Easily my favourite performer of the evening was the Cliff (Guido Kleineidam). How often does that happen? That Cliff is the strongest character in this musical? Almost never, I would say. And, guess what, it gives the piece a great focus. The 'I' who is 'the camera' is important and central, and not just an 'instrument'. Unlike the lady, Kleineidam never forgot to act for a second, and he established a credible, interesting and moving personality right from the start. And in the tiny bit he has to sing, he even turned up with a most agreeably uneffortful baritone. It was thoroughly due to him that the Cliff-Sally relationship developed any shape and any interest at all, and his final departure from Berlin, surrounded by the debris of his Berlin life, was decidedly the most moving moment of an evening which didn’t go in for very many moving moments. A first-class performance. 

Frln Schneider (Regina Lemnitz as replacement for Maren Kroymann) and Herr Schultz (Peter Kock), who turned out, miraculously, both to have wholly agreeable singing voices, played their scenes well – though they were left standing curiously ‘undirected’ in the middle of an open stage during confrontations which cry out for intimacy. They made ‘Heirath’ into the musical hit of the night ... I was humming it in the interval and again after the show. They also both played their characters as pleasantly ‘ordinary’ everyday people: the role of Frln Schneider, often star cast, can easily become overcooked. She is a boarding-house keeper. Here, reality remained, and the show gained greatly. So much for the ‘real’ people of the tale. Except, of course, Sally should be one of these, too. I haven’t enthused over any Sally since I saw her played, with touching naivety (and plenty of voice), by a little blonde ex-chorine at Farnham Repertory Theatre in the 1980s. I guess that lass hadn’t seen the movie, or else she had the sense to know that she wasn’t equipped to compete with the Minnelli image. So much the better for her. And me. Tonight’s shapeless Sally was all over the place. She blasted her way through act one, with nary an ounce of light and shade, and just when – in the second act – one started to feel that there was a real and sympathy-worthy woman hiding under that tacky wig, she came out with shudderworthy, draggy, misshapen versions of ‘Maybe This Time’ and ‘Cabaret’ which seemed to have nothing to do with the rest of the show or the (otherwise very effective) orchestrations. No. As the youth of today say: ‘fail’. 

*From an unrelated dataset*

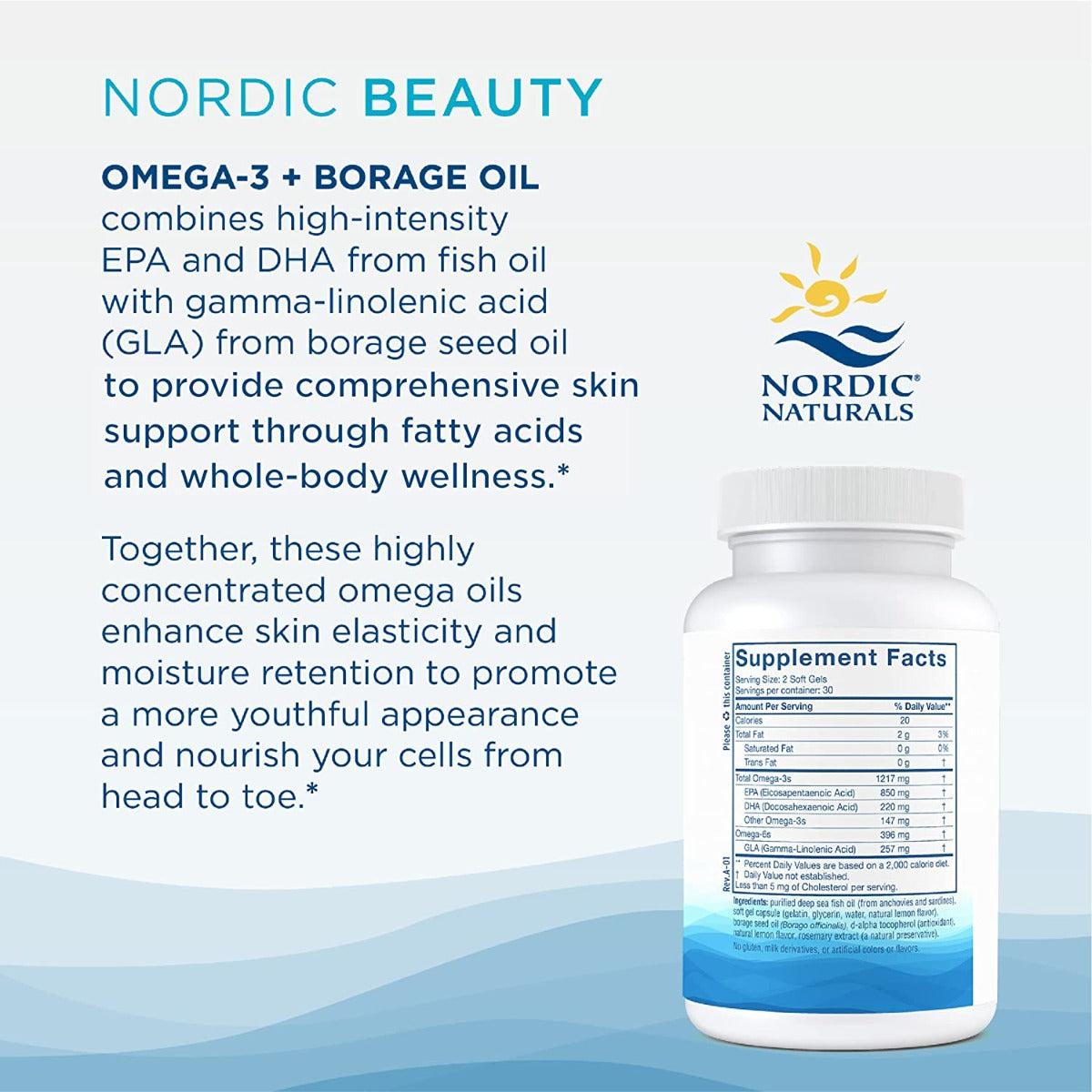 Nordic Naturals Nordic Beauty Omega 3 Plus Borage Oil GLA for Healthy Skin Non-GMO 60 Soft Gels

 The role of the emcee (Eric Rentmeister) was efficiently played – in song, speech and dance – in the established, but now rather uninteresting, Joel Grey style, the four Kit Kat girls (one an extremely clever male, Mogens Eggemann) were choreographed, in the manner we are supposed to believe has something to do with the 1930s, in a most lively, vigorous and enjoyable set of routines, and the small parts were all competently played. Except one. How on earth did the director permit the amateurish, end-of-the-pier portrayal of Frln Kost? Has he (and she) never heard of ‘less is better’? This woman’s pantomimish antics took the edge off the scenes of Frln Schneider’s romance and also off the climactic end of act one. The two key moments of the evening’s drama were almost ruined by an inept clown. 

I realise that my comments here do contain a lot of negatives. But, at the end of the show, I am happy to say that (as the ladies with hair squealed out jolly volleys of hoorays) I really didn’t feel too bad at all. I wasn’t complaining about the sum total of the evening's entertainment. Cliff had been superb, Schultz and Schneider very fine … and that meant that the show’s heart had been sweetly and dramatically solid. Sally? I’d more or less given up on her as soon as I saw the wig, and I simply didn’t let her bother me too much. She was back where she should be: a supporting character. Frln Kost, of course, did bother me .. but then, to make up for her, we had the train! A Cabaret with a solid heart will do me. Especially when it is as vigorously enlivened by its Girls and by its orchestra as this one is, and especially when it is played in such a friendly venue … but I think I may now go for a few years without seeing another version – any version – of this musical. Enough is enough is enough.